Maeder Micha T, Weber Lukas, Pohle Susanne, Chronis Joannis, Baty Florent, Rigger Johannes, Brutsche Martin, Haager Philipp, Rickli Hans, Brenner Roman
Department of Cardiology, Kantonsspital St. Gallen, Rorschacherstrasse 95, CH-9007 St. Gallen, Switzerland.
Departement of Medicine, University of Basel, Klingelbergstrasse 61, CH-4056 Basel, Switzerland.
Eur Heart J Open. 2024 May 29;4(3):oeae037. doi: 10.1093/ehjopen/oeae037. eCollection 2024 May.
With the 2022 pulmonary hypertension (PH) definition, the mean pulmonary artery pressure (mPAP) threshold for any PH was lowered from ≥25 to >20 mmHg, and the pulmonary vascular resistance (PVR) value to differentiate between isolated post-capillary PH (IpcPH) and combined pre- and post-capillary PH (CpcPH) was reduced from >3 Wood units (WU) to >2 WU. We assessed the impact of this change in the PH definition in aortic stenosis (AS) patients undergoing aortic valve replacement (AVR).
Severe AS patients ( = 503) undergoing pre-AVR cardiac heart catheterization were classified according to both the 2015 and 2022 definitions. The post-AVR mortality [median follow-up 1348 (interquartile range 948-1885) days] was assessed. According to the 2015 definition, 219 (44% of the entire population) patients had PH: 63 (29%) CpcPH, 125 (57%) IpcPH, and 31 (14%) pre-capillary PH. According to the 2022 definition, 321 (+47%) patients were diagnosed with PH, and 156 patients (31%) were re-classified: 26 patients from no PH to IpcPH, 38 from no PH to pre-capillary PH, 38 from no PH to unclassified PH, 4 from pre-capillary PH to unclassified PH, and 50 from IpcPH to CpcPH (CpcPH: +79%). With both definitions, only the CpcPH patients displayed increased mortality (hazard ratios ≈ 4). Among the PH-defining haemodynamic components, PVR was the strongest predictor of death.

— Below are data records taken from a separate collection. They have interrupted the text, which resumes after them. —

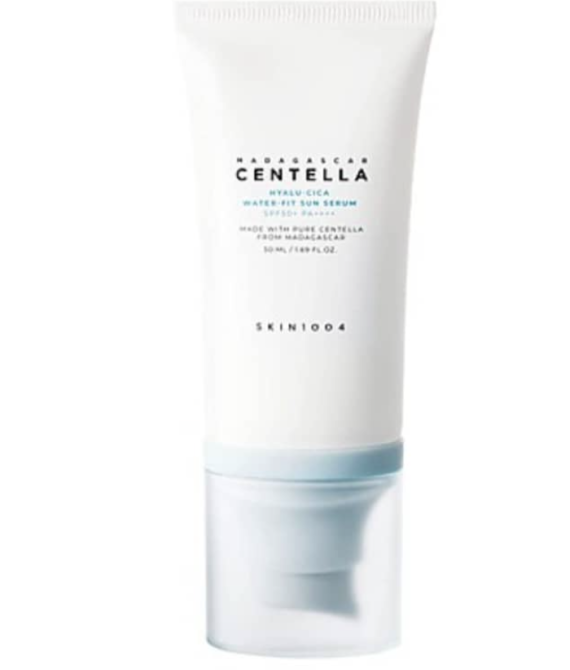 SKIN1004 – Madagascar Centella Hyalu-Cica Water-Fit Sun Serum SPF50-50ml
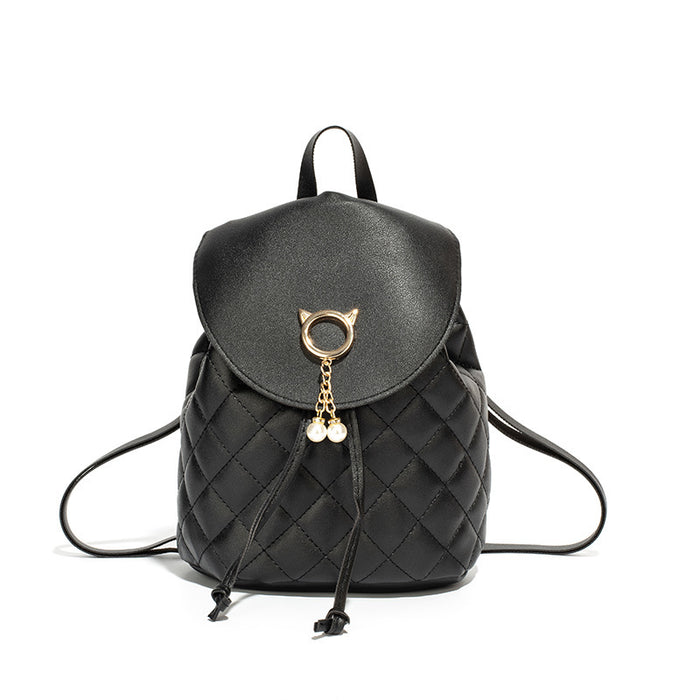 Wholesale Mini Backpack Women' s Bag Girls Small School Bag Casual Small Backpack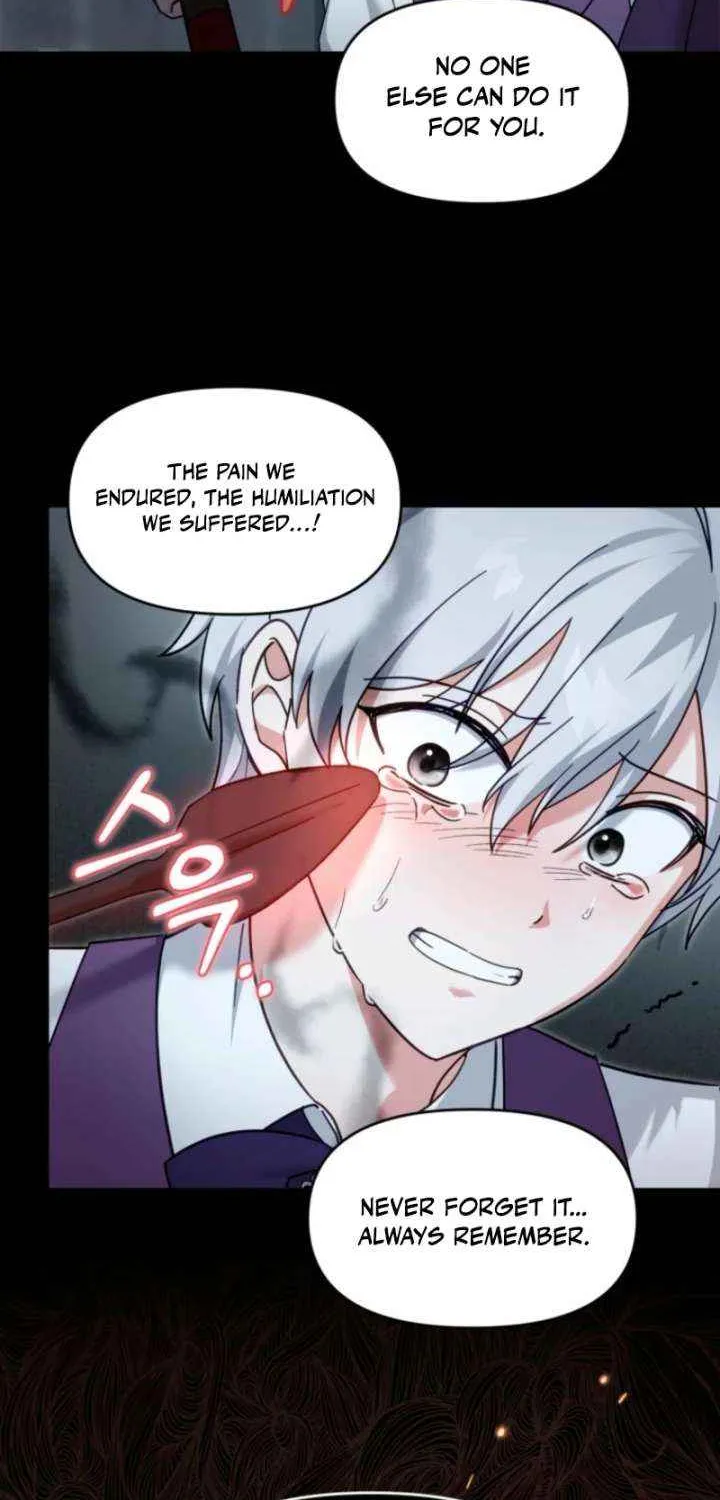 I’d Rather Abandon You Than Be Abandoned Chapter 44 page 32 - 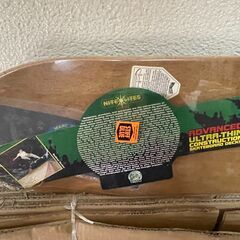 SK8 デッキ　A-team Marc Johnsonの画像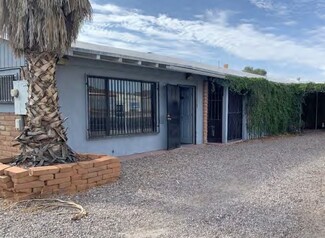 Tucson, AZ Industrial - 4164 N Flowing Wells Rd
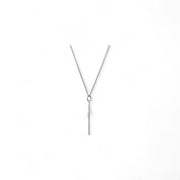 Silver Necklace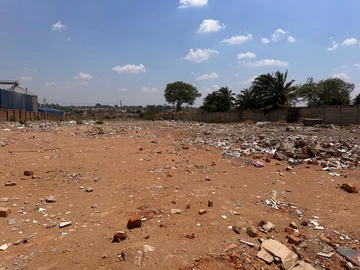 Commercial & Industrial Land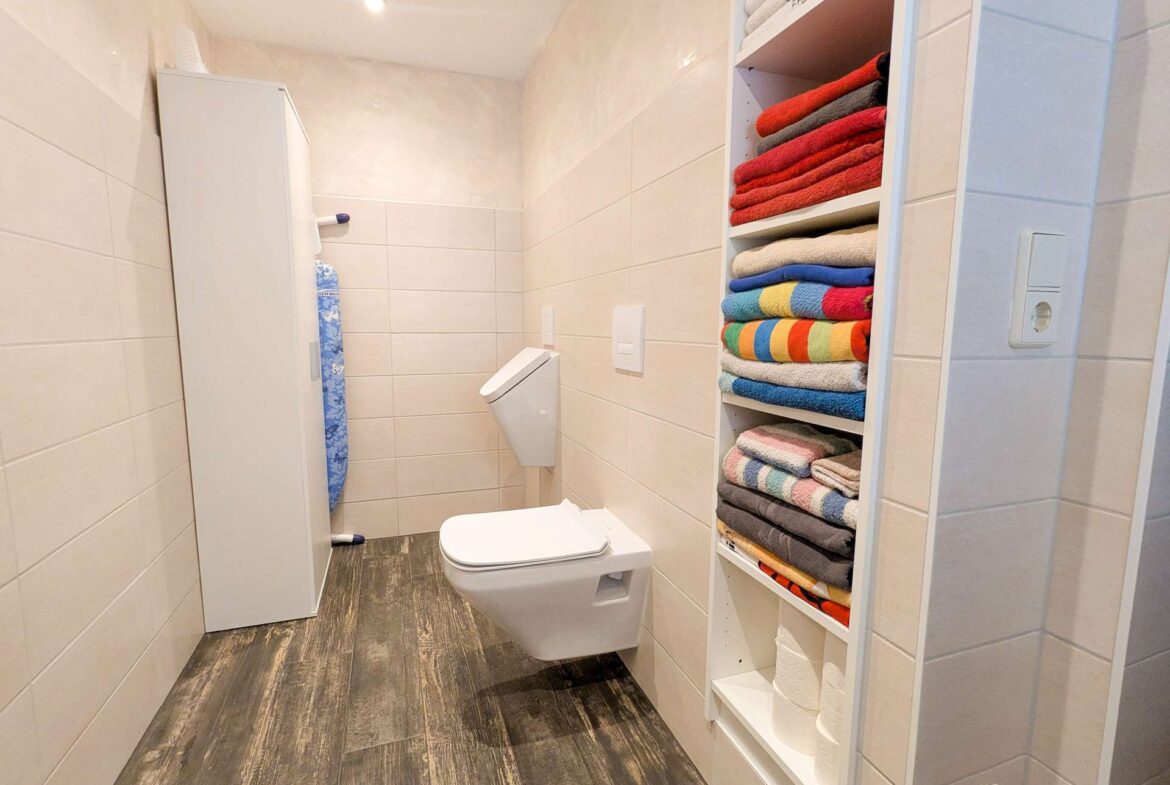 EFH EG Bad WC-Bereich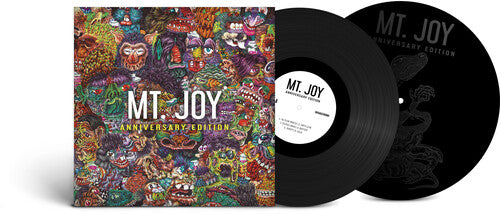 Mt. Joy – Mt. Joy | Anniversary Edition 2xLP (Etched)
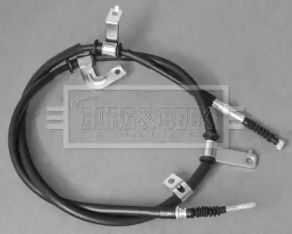BORG & BECK BKB3471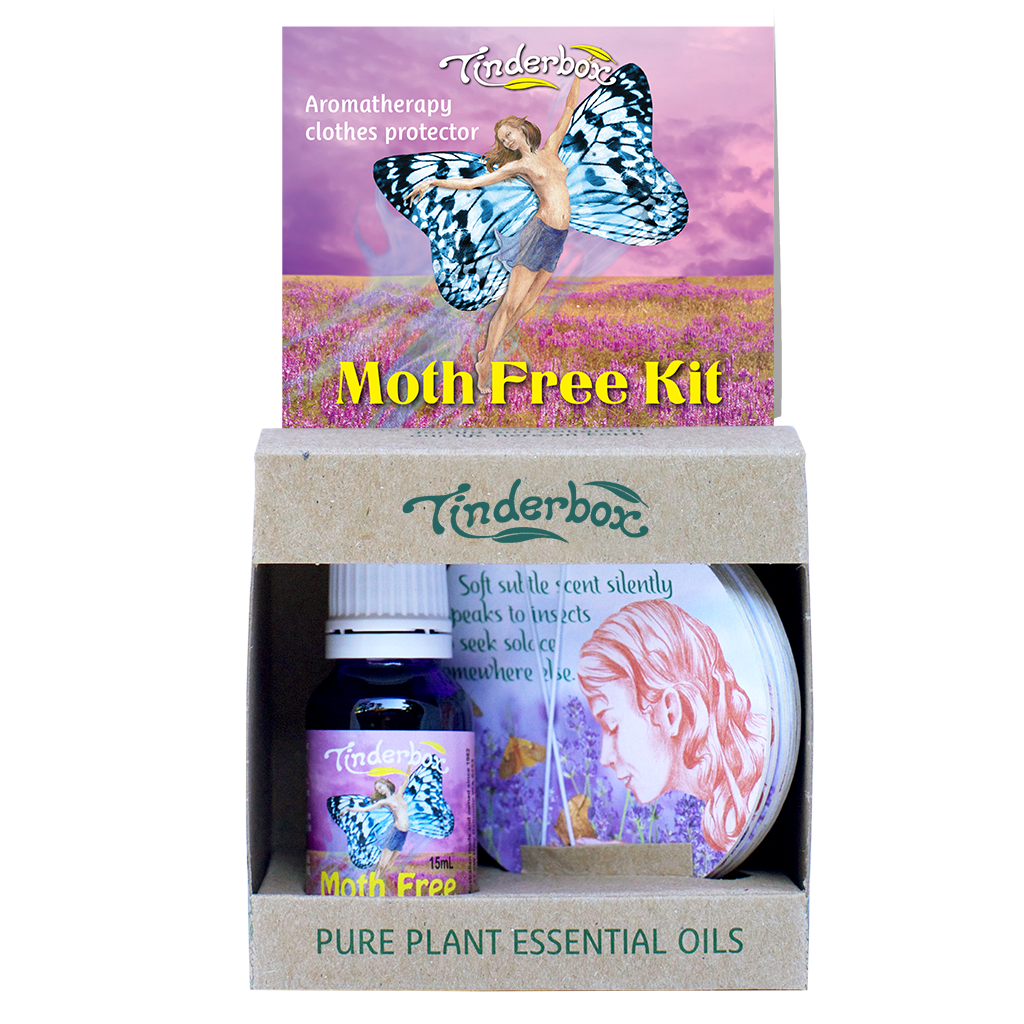 Moth Free Kit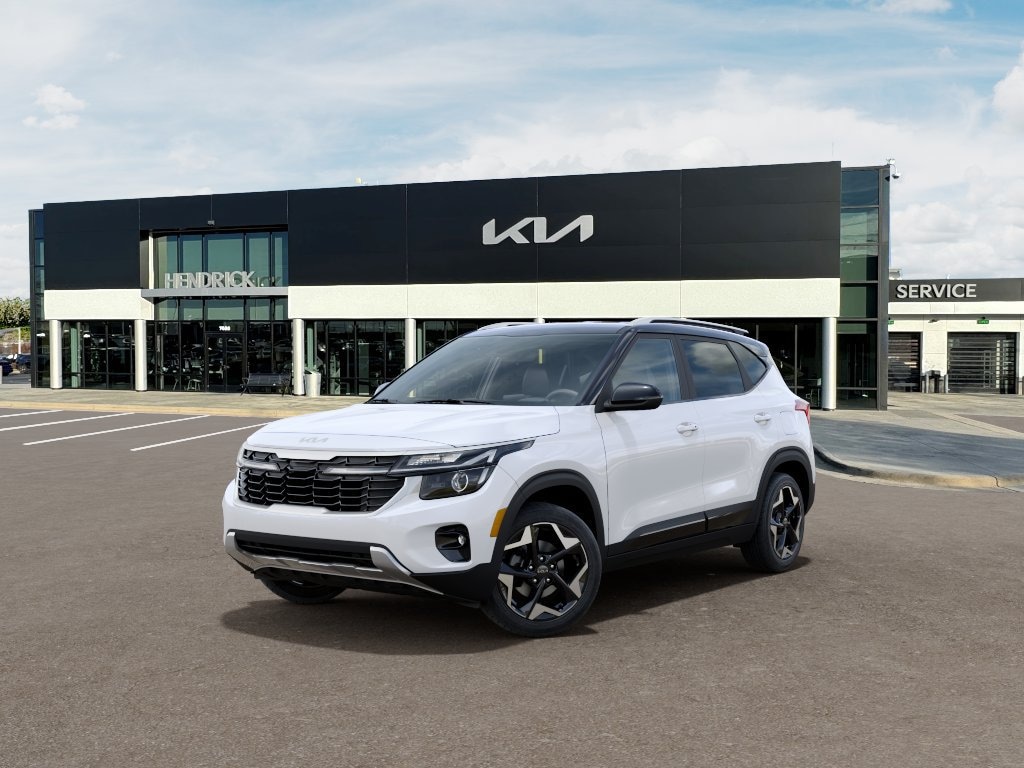 New 2026 Kia Seltos S SUV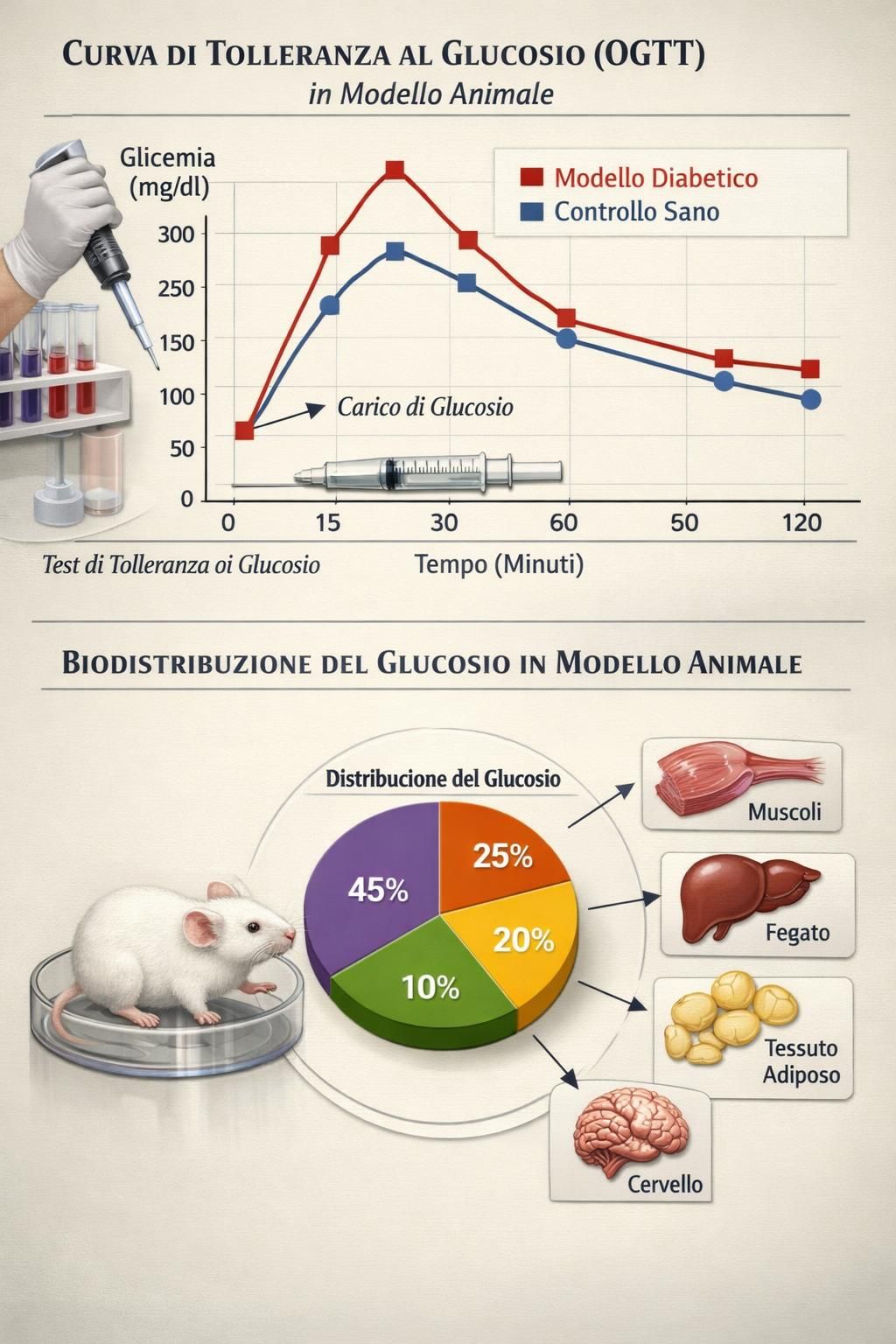 genprex annuncia risultati preclinici promettenti su gpx-002 in modelli animali di diabete di tipo 2, evidenziando potenziali nuove terapie per la malattia.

In severe AS, the application of the 2022 PH definition results in a substantially higher number of patients with any PH as well as CpcPH. With either definition, CpcPH patients have a significantly increased post-AVR mortality.
依据2022年肺动脉高压(PH)定义,任何PH的平均肺动脉压(mPAP)阈值从≥25 mmHg降至>20 mmHg,用于区分孤立性毛细血管后PH(IpcPH)和毛细血管前与后联合性PH(CpcPH)的肺血管阻力(PVR)值从>3伍德单位(WU)降至>2 WU。我们评估了PH定义的这一变化对接受主动脉瓣置换术(AVR)的主动脉狭窄(AS)患者的影响。
对503例接受AVR术前心脏导管检查的重度AS患者按照2015年和2022年定义进行分类。评估AVR术后死亡率[中位随访1348(四分位间距948 - 1885)天]。根据2015年定义,219例(占全部人群的44%)患者患有PH:63例(29%)为CpcPH,125例(57%)为IpcPH,31例(14%)为毛细血管前PH。根据2022年定义,321例(增加47%)患者被诊断为PH,156例患者(31%)被重新分类:26例从无PH变为IpcPH,38例从无PH变为毛细血管前PH,38例从无PH变为未分类PH,4例从毛细血管前PH变为未分类PH,50例从IpcPH变为CpcPH(CpcPH:增加79%)。采用两种定义时,仅CpcPH患者显示死亡率增加(风险比≈4)。在定义PH的血流动力学成分中,PVR是最强的死亡预测因素。
在重度AS中,应用2022年PH定义导致任何PH以及CpcPH患者数量大幅增加。无论采用哪种定义,CpcPH患者AVR术后死亡率均显著增加。